Originariamente, o coqueiro surgiu entre nós no bojo de um
esforço de aclimatação de espécies vegetais
do Reino e do Oriente.
Fundamental foi a esse respeito o papel da Companhia de Jesus, cujos
colégios possuíam invariavelmente suas "cercas",
isto é, pomares e hortas, onde era um prazer merendar ao
ar livre, como no colégio de Olinda, "o melhor e o mais
alegre que vi no Brasil", segundo o padre Cardim, nada ficando
a dever aos de Portugal.
Ademais, Olinda, como Salvador ou o Rio, estava cingida por um cinturão
de hortas em que se cultivava toda sorte de vegetais da metrópole,
inclusive de frutas de espinho.

■ **Desafio**:
Pode reproduzir o texto sobre o coqueiro desde "Ademais, Olinda, como" até "frutas de espinho.", inclusive, substituindo "cinturão" por "cordão"?

■ **Bloco de dados**:
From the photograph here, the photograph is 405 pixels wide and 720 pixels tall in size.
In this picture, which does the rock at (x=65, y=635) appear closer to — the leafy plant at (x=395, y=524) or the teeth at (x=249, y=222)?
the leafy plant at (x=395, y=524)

■ **Resposta ao exercício**:
Ademais, Olinda, como Salvador ou o Rio, estava cingida por um cordão
de hortas em que se cultivava toda sorte de vegetais da metrópole,
inclusive de frutas de espinho.